Why should I dissolve my “inactive” company[1]?

  1. Annual Fees. As long as the company exists it is required to submit an annual report to the Companies Registrar and to pay annual fees (currently in the amount of between NIS 1,120 and NIS 1,488 per year before interest). If these fees are not paid on time they incur arrears interest.
  2. Restrictions on shareholders. Upon not meeting the above commitments the company can be declared as “non-compliant company” which triggers restrictions on the company and its shareholders. Amongst others, a shareholder in a non-compliant company cannot be a founder in a new company and fines may be placed on the company which can be demanded from the company’s directors.
  3. Upon voluntarily liquidation of a company, the Companies Registrar will often agree to cancel any owed annual fees for the term that the company has not been active.

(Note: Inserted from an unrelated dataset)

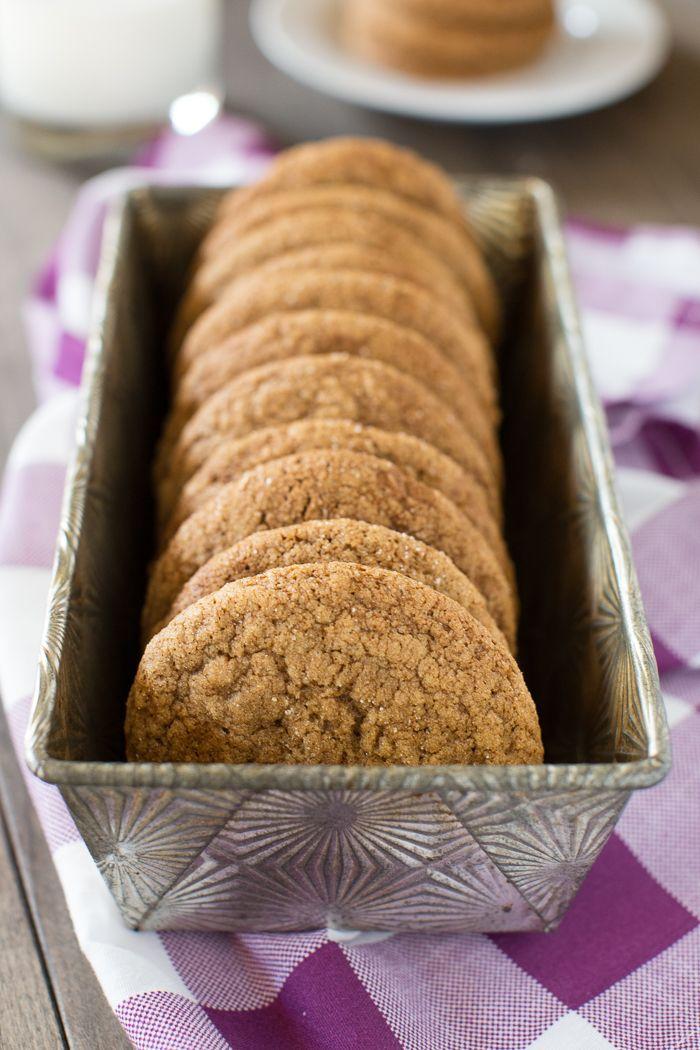 Photo of Pumpkin Ginger Molasses Cookies   Kristine in between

When can I dissolve the company?

  1. Only a solvent company can go into voluntary liquidation without court intervention. The company’s shareholders, and all or most of the company’s directors must declare that they have closely examined the company’s state of affairs and that they have come to the conclusion that the company will be able to pay its outstanding debts within twelve (12) months from the date on which the voluntary liquidation commences (“Solvency Affidavit”).
  2. We recommend that prior to the commencing of a voluntary liquidation a company be brought to the condition that it is inactive and that it has no assets and no liabilities; if not the liquidator is charged with the disposition of the assets, closing of the liabilities and taking any other actions necessary for an orderly winding up;

How do I dissolve the company?

  1. The Israeli Companies Ordinance [New Version] (1983) (the “Companies Ordinance”)[2] provides that voluntary liquidation begins upon the resolution of the company to wind itself up, after which the company must cease to conduct its affairs, save those actions necessary for an orderly liquidation. A company may initiate its voluntary liquidation by a resolution adopted by seventy five percent (75%) of the shareholders entitled to vote and present (in person or by proxy) at an extraordinary general meeting, duly convened and held (the “Extraordinary Meeting”).
  2. The Solvency Affidavit (defined above) must be filed with the Companies Registrar before the notice of the Extraordinary Meeting is sent to the company’s shareholders.
  3. Within seven (7) days of the adoption of the above resolution[3]of the aforementioned resolution, the company must send a notice to the official gazette of the State of Israel (the “Reshumot”) of this.
  4. The Companies Ordinance requires the appointment of a liquidator (the “Liquidator”) by the shareholders of the company.[4]
  5. The Liquidator will exercise the powers of the board of directors of the company as well as manage the voluntary liquidation, which is why we recommend that the company be brought to the situation that it is inactive and has no assets and liabilities prior to beginning this process – otherwise the Liquidator will have control over the disposition of the assets.
  6. The Liquidator must notify the Registrar of his appointment within twenty one (21) days thereof, as well as prepare a report describing, inter alia, how the voluntary liquidation is being carried out (the “Liquidator’s Report”). If applicable, the Liquidator’s Report must include specific details regarding the distribution of assets amongst, firstly, the creditors and, secondly, the shareholders of the company, to the extent that any assets remain after all of the company’s debts have been paid.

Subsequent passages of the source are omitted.